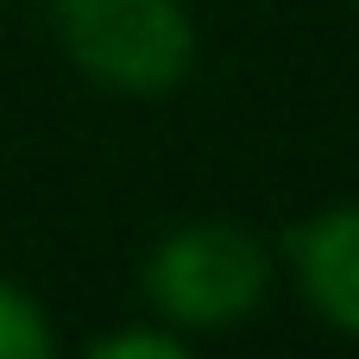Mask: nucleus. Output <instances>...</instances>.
I'll return each instance as SVG.
<instances>
[{"label": "nucleus", "mask_w": 359, "mask_h": 359, "mask_svg": "<svg viewBox=\"0 0 359 359\" xmlns=\"http://www.w3.org/2000/svg\"><path fill=\"white\" fill-rule=\"evenodd\" d=\"M63 57L114 95H164L196 63L183 0H50Z\"/></svg>", "instance_id": "f257e3e1"}, {"label": "nucleus", "mask_w": 359, "mask_h": 359, "mask_svg": "<svg viewBox=\"0 0 359 359\" xmlns=\"http://www.w3.org/2000/svg\"><path fill=\"white\" fill-rule=\"evenodd\" d=\"M88 359H183L177 334H145V328H126V334H101Z\"/></svg>", "instance_id": "39448f33"}, {"label": "nucleus", "mask_w": 359, "mask_h": 359, "mask_svg": "<svg viewBox=\"0 0 359 359\" xmlns=\"http://www.w3.org/2000/svg\"><path fill=\"white\" fill-rule=\"evenodd\" d=\"M50 347H57V334H50L44 309L19 284L0 278V359H50Z\"/></svg>", "instance_id": "20e7f679"}, {"label": "nucleus", "mask_w": 359, "mask_h": 359, "mask_svg": "<svg viewBox=\"0 0 359 359\" xmlns=\"http://www.w3.org/2000/svg\"><path fill=\"white\" fill-rule=\"evenodd\" d=\"M290 265L309 297V309L334 328L359 334V202L322 208L290 233Z\"/></svg>", "instance_id": "7ed1b4c3"}, {"label": "nucleus", "mask_w": 359, "mask_h": 359, "mask_svg": "<svg viewBox=\"0 0 359 359\" xmlns=\"http://www.w3.org/2000/svg\"><path fill=\"white\" fill-rule=\"evenodd\" d=\"M271 259L227 221L177 227L145 259V297L170 328H233L265 303Z\"/></svg>", "instance_id": "f03ea898"}]
</instances>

**Written task**
Please turn the material above into a Markdown table with two columns, "Row" for the row number and "Text" for the line, leaving out blank lines and the pictures.

**Finished exercise**
| Row | Text |
|---|---|
| 1 | Mask: nucleus. Output <instances>...</instances>. |
| 2 | I'll return each instance as SVG. |
| 3 | <instances> |
| 4 | [{"label": "nucleus", "mask_w": 359, "mask_h": 359, "mask_svg": "<svg viewBox=\"0 0 359 359\" xmlns=\"http://www.w3.org/2000/svg\"><path fill=\"white\" fill-rule=\"evenodd\" d=\"M63 57L114 95H164L196 63L183 0H50Z\"/></svg>", "instance_id": "f257e3e1"}, {"label": "nucleus", "mask_w": 359, "mask_h": 359, "mask_svg": "<svg viewBox=\"0 0 359 359\" xmlns=\"http://www.w3.org/2000/svg\"><path fill=\"white\" fill-rule=\"evenodd\" d=\"M88 359H183L177 334H145V328H126V334H101Z\"/></svg>", "instance_id": "39448f33"}, {"label": "nucleus", "mask_w": 359, "mask_h": 359, "mask_svg": "<svg viewBox=\"0 0 359 359\" xmlns=\"http://www.w3.org/2000/svg\"><path fill=\"white\" fill-rule=\"evenodd\" d=\"M50 347H57V334H50L44 309L19 284L0 278V359H50Z\"/></svg>", "instance_id": "20e7f679"}, {"label": "nucleus", "mask_w": 359, "mask_h": 359, "mask_svg": "<svg viewBox=\"0 0 359 359\" xmlns=\"http://www.w3.org/2000/svg\"><path fill=\"white\" fill-rule=\"evenodd\" d=\"M290 265L309 297V309L334 328L359 334V202L322 208L290 233Z\"/></svg>", "instance_id": "7ed1b4c3"}, {"label": "nucleus", "mask_w": 359, "mask_h": 359, "mask_svg": "<svg viewBox=\"0 0 359 359\" xmlns=\"http://www.w3.org/2000/svg\"><path fill=\"white\" fill-rule=\"evenodd\" d=\"M271 259L227 221L177 227L145 259V297L170 328H233L265 303Z\"/></svg>", "instance_id": "f03ea898"}] |
| 5 | </instances> |